Anxiety about a possible global recession has people with savings checking with their fund managers and wealth consultants. Will the money they set aside for retirement be eroded by inflation or some other nameless tech disaster no one foresees and cannot explain. I sometimes think that my financial cushion is only a number in some computer that could evaporate overnight. It has happened, like the 2008 mortgage crisis when everyone with a portfolio was assessing the percentage lost to the bursting bubble of paper wealth.  It was a time of sober reflection on assumptions about the system, our government and the talking heads on TV.

The wealthy landowner in Jesus’ parable in today’s Gospel congratulated himself on harvests that filled his barns, giving him a sense of security for years to come. But he will die that very night, and God calls him a fool for building up material wealth without attending to the riches that really matter before God.

Money is necessary for our survival, but what Jesus is addressing is preoccupation with earning and managing wealth as the consuming passion of our lives. Not only does this create the illusion of success and security, but it also keeps us from valuing other forms of personal investment in relationships and service that in the end prove to be the real source of well-being.

Greed, also known as avarice, is a capital sin because he gets to the root of our being and takes over our conscious perceptions.  We see it everywhere, judge this or that valuable only if it converts to cash or can lead to monetary gain.
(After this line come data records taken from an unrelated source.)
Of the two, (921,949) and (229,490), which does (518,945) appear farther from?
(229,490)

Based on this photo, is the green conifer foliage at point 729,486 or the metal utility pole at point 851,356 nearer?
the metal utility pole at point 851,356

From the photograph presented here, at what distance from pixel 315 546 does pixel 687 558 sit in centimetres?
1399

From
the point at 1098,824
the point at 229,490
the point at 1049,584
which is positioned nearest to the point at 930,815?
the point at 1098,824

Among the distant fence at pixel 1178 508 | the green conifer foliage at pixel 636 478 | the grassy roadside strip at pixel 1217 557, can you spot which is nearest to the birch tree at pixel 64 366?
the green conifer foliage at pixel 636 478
We calculate our lives, our friendships, define success, envy wealthy people, lie awake worrying about interest rates and the markets, whether to invest or divest, how to turn a profit in any siltation. 
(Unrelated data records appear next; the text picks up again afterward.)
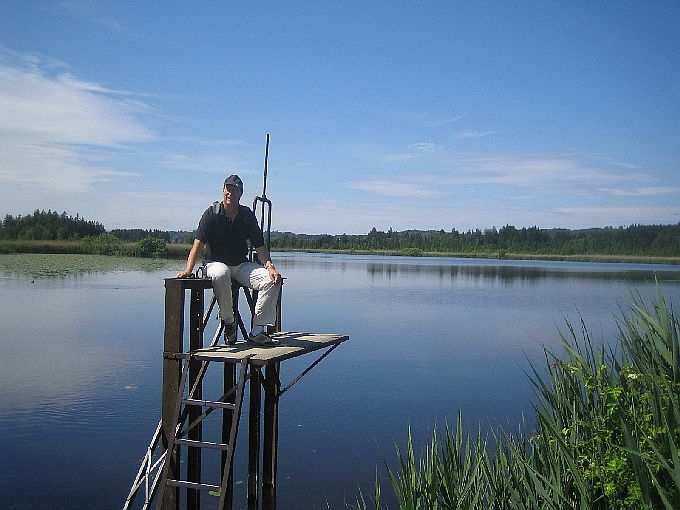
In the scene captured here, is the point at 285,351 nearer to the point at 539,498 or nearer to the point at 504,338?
the point at 539,498

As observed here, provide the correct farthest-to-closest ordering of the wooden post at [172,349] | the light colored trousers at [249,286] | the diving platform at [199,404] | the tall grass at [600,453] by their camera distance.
A: 1. the light colored trousers at [249,286]
2. the wooden post at [172,349]
3. the diving platform at [199,404]
4. the tall grass at [600,453]

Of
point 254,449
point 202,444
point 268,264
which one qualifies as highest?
point 268,264

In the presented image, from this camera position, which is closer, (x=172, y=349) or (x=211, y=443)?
(x=211, y=443)

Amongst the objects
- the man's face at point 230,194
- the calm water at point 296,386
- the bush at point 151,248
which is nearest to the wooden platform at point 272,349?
the man's face at point 230,194

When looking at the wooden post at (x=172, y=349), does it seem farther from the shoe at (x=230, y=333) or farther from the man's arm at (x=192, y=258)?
the shoe at (x=230, y=333)

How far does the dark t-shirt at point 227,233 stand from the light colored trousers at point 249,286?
12cm

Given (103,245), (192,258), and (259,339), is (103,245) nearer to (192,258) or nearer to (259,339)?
(259,339)

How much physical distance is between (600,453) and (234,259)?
3.65 m

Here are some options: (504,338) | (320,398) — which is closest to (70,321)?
(320,398)

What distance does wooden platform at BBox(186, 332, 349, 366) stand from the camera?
5.52 m

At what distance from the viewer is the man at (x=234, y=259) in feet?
20.2

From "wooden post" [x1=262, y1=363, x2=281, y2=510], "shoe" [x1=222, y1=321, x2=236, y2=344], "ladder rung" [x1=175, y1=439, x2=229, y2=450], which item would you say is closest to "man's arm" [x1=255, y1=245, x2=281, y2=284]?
"shoe" [x1=222, y1=321, x2=236, y2=344]

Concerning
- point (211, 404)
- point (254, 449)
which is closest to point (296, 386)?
point (254, 449)

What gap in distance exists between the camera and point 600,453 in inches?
162
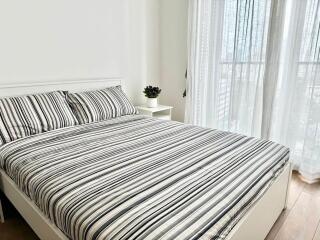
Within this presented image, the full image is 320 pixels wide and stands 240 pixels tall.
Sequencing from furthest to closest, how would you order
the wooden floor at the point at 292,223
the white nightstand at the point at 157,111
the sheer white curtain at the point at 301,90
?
the white nightstand at the point at 157,111 → the sheer white curtain at the point at 301,90 → the wooden floor at the point at 292,223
For Jesus, the antidote to greed was trust in God and a day-by-day focus on true wealth measured in the heart, building trust with friends, maintaining a realistic view of how little happiness money can buy but how investing love everywhere will always bring a harvest of goodwill and reliable friendship.  Jesus lived this way, traveled light, gave himself away and came in on empty.  Not a bad way to pass through this world rich in every way that really counts.